Entries>
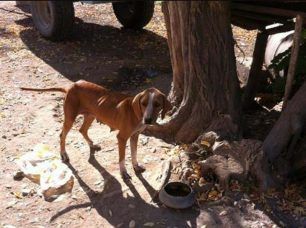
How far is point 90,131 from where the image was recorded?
596 centimetres

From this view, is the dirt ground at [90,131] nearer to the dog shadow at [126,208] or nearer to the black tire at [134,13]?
the dog shadow at [126,208]

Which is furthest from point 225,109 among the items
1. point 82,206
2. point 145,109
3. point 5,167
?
point 5,167

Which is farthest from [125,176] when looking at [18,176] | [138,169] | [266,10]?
[266,10]

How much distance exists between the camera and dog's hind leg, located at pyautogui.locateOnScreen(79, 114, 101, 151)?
206 inches

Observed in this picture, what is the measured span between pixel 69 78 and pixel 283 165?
174 inches

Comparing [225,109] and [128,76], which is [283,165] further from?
[128,76]

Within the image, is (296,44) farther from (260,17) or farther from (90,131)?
(90,131)

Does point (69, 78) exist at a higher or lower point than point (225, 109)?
lower

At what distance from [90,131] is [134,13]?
4.84 metres

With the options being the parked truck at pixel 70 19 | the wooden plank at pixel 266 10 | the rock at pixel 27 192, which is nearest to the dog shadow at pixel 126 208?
the rock at pixel 27 192

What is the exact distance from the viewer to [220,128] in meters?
4.89

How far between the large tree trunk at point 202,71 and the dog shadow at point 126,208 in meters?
0.99

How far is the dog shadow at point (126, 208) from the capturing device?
4180 millimetres

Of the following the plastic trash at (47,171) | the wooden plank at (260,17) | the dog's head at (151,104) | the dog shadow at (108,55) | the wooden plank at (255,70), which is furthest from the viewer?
the dog shadow at (108,55)
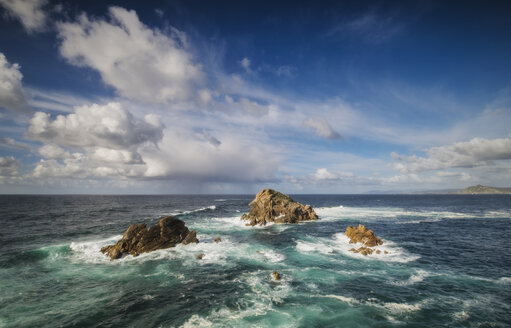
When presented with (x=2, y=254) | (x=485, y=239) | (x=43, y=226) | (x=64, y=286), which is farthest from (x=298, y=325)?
(x=43, y=226)

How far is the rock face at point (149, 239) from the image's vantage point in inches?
1361

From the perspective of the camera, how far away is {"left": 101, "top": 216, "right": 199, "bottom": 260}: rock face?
3456 cm

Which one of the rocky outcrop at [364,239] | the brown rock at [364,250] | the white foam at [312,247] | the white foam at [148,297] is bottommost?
the white foam at [148,297]

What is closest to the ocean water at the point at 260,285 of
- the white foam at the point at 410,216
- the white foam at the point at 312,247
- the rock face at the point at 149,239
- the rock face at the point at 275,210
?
the white foam at the point at 312,247

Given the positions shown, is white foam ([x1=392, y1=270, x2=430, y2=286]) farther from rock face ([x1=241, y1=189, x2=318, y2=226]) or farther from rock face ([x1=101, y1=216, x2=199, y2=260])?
rock face ([x1=241, y1=189, x2=318, y2=226])

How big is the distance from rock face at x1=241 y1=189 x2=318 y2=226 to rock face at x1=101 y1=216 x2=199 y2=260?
27.2 m

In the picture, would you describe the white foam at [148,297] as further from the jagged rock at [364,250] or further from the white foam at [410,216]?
the white foam at [410,216]

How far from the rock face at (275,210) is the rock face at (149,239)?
2724cm

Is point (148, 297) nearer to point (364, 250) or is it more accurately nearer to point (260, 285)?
→ point (260, 285)

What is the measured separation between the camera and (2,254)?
34.5 metres

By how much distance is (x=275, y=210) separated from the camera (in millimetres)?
69062

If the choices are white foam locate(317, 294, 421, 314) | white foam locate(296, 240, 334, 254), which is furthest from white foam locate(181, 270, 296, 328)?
white foam locate(296, 240, 334, 254)

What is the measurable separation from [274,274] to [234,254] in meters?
11.7

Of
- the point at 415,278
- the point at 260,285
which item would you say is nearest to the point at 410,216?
the point at 415,278
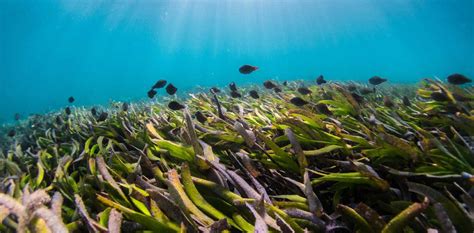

What is required>
Pull out every line of the listing above that contains the string "picture", treating uppercase and lowercase as different. Copy each matching line as it appears.

Output for this task>
Observed in this picture, what is the measured span between pixel 69 78 and pixel 283 165?
In the picture, would you describe the white foam at [148,297] as further from the jagged rock at [364,250] or further from the white foam at [410,216]?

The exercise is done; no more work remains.